Deswegen, meine Damen und Herren, lassen Sie uns diese zweite Seite angehen und nicht nach hinten, sondern nach vorne schauen. Denn die Transformation der Arbeitswelt wird zu Veränderungen führen, und wir dürfen hier den Blick nicht abwenden.

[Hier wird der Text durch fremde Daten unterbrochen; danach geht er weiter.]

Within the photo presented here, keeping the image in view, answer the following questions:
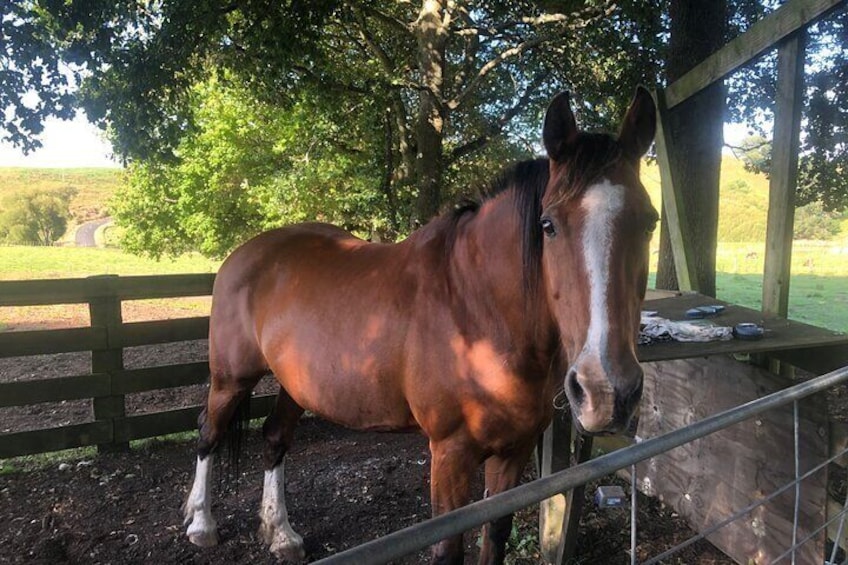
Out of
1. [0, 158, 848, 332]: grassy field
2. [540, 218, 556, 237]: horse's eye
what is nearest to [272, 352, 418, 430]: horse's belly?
[540, 218, 556, 237]: horse's eye

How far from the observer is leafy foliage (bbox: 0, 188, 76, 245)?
48.6 metres

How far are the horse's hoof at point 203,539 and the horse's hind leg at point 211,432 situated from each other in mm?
47

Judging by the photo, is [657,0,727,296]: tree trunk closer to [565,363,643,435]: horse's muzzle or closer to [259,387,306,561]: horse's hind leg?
[259,387,306,561]: horse's hind leg

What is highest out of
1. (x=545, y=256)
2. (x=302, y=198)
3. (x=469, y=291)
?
(x=302, y=198)

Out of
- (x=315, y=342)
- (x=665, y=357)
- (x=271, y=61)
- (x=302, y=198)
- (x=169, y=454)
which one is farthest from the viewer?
(x=302, y=198)

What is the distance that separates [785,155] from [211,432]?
3925 mm

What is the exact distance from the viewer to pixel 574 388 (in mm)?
1485

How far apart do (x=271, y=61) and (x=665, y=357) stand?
5109 millimetres

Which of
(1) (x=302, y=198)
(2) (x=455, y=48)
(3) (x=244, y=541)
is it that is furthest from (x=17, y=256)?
(3) (x=244, y=541)

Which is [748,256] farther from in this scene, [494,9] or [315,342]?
[315,342]

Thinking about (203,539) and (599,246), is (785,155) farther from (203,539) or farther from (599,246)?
(203,539)

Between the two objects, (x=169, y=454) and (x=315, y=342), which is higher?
(x=315, y=342)

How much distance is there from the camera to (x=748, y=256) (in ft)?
49.7

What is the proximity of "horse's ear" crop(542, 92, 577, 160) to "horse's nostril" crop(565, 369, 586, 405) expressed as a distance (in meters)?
0.76
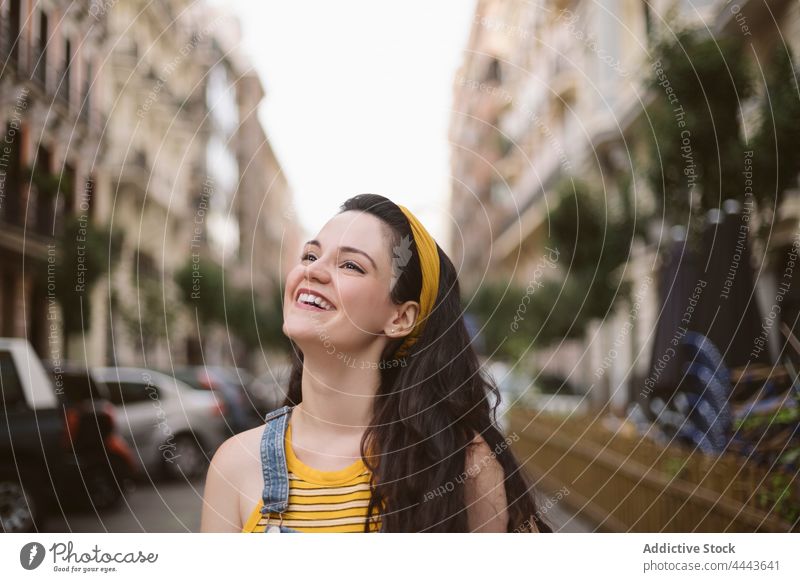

Lassen Sie mich am Schluss noch eines sagen: Wenn wir nicht versuchen, die Digitalisierung und die Start-ups in diese Diskussion aufzunehmen, dann verlieren wir die Innovationskraft in Deutschland; denn in den Start-ups werden eine neue Kultur und eben auch neue Arbeitsformen entstehen. Darum sollten wir uns gemeinsam die schwarzen Schafe anschauen, aber niemanden als Dämon darstellen, auch nicht die Arbeitgeber. Wenn wir das hinbekommen, dann werden wir mit der Digitalisierung in Deutschland die Mitbestimmung in Unternehmen, in Start-ups innovativ, flexibel und in die Zukunft gerichtet gestalten.

Herzlichen Dank.

(Beifall bei der CDU/CSU sowie bei Abgeordneten der FDP – Pascal Kober [FDP]: Vernünftige Rede!)